The fix was not a better model or a better prompt. It was a process change: before any operator handoff, run the agent on a sample of the operator's own documents, measure accuracy on that corpus specifically, and establish a baseline before you commit to SLA numbers.

We now require 50 documents from the operator's corpus as part of the pre-handoff checklist. Not synthetic. Not ours. Theirs. If the accuracy on those 50 documents is not close to the accuracy on our training corpus, the handoff gets delayed until we understand why.

What these three failures have in common

All three were invisible to our eval suite. All three were visible with the right diagnostic.

The pattern: our eval was measuring our best case (our data, our test set, our format assumptions). Operator-ready means measuring the operator's case. Those are different measurement problems.

The three things we added to our pre-handoff process:

Field-level confidence scoring on every output (not just schema validity)
Content-failure-vs-format-failure separation in retry logic (fail loudly, not silently)
Operator corpus sampling before go-live (50 documents from their actual data, reviewed manually)

None of these are in the standard "production-ready" checklist. They're in the operator-ready checklist.

Where I'd push back on this

The common response to these failures is "just add more training data" or "fine-tune on the operator's corpus." That's the right long-term fix. It's not the short-term answer.

Fine-tuning takes weeks and requires labeling budget. An operator pilot that's already started does not have that runway. The faster path is: understand the distribution shift before you commit to accuracy numbers, not after you've already missed them.

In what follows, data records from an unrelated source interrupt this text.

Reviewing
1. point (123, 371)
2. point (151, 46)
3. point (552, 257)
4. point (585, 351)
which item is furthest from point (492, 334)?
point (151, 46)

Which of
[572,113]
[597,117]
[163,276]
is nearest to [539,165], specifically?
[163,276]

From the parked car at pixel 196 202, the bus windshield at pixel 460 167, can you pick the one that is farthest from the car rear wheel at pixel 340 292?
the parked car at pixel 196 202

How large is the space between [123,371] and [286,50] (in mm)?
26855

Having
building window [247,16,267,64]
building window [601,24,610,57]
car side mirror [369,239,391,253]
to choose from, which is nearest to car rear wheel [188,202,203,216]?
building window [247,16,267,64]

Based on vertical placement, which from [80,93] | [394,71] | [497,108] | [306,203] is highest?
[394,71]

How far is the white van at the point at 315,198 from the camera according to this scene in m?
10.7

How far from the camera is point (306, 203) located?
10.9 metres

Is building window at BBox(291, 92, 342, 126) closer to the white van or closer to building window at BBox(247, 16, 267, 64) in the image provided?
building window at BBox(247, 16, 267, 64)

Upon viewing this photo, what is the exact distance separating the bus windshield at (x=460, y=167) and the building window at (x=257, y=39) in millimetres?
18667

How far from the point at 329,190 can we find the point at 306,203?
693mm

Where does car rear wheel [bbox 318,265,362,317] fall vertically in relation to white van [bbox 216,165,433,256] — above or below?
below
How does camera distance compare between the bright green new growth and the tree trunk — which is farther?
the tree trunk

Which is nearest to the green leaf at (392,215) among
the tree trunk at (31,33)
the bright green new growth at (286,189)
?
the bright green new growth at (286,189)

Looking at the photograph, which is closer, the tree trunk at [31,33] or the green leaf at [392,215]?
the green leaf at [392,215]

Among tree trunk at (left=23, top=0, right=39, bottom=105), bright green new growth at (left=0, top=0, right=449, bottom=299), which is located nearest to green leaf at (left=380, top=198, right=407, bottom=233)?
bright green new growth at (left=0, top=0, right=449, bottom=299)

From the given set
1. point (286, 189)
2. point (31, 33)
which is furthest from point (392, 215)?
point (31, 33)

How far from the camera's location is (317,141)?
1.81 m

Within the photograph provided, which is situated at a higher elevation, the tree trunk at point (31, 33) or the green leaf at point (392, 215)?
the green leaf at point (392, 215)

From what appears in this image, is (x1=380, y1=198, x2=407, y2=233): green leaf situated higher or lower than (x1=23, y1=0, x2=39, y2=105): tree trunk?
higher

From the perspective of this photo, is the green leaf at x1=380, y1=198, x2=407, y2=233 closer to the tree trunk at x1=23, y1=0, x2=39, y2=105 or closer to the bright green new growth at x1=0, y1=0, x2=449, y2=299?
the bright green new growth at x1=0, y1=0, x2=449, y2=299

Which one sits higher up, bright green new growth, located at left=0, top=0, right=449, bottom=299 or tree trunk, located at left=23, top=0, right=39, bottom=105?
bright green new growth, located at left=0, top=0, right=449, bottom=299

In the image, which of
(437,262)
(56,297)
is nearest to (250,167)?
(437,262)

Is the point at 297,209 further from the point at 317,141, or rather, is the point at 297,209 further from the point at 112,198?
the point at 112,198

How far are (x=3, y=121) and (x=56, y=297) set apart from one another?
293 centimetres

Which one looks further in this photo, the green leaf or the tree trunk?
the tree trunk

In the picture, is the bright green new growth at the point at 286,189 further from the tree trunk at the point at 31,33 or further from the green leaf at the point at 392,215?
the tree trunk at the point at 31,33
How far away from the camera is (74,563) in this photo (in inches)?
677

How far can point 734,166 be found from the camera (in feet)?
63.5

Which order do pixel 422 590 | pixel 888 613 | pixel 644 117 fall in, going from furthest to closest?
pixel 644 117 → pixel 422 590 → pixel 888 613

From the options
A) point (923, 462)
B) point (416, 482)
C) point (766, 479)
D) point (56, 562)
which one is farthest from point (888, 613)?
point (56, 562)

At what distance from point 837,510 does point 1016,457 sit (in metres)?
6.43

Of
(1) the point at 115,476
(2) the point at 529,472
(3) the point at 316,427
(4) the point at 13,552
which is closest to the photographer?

There's also a steelman for the current "validation is enough" approach: for low-stakes use cases with structured, predictable inputs, schema validation really is sufficient. If every contract you're extracting is from the same template, format conformance and content accuracy are highly correlated.

The problem is that enterprise operators rarely have one template. The legal team that deployed our extractor manages contracts from 14 different counterparties, each with their own conventions. Validation-only was always going to break.

The concession I'll make: this is a data problem as much as an engineering problem. The teams that invest in building labeled corpora per operator will have substantially better outcomes than the teams that treat operator-ready as a single deployment decision. We didn't invest in that early enough. The second and third failures were partly the cost of that.

Operator-ready is not a state you reach. It's a process you run.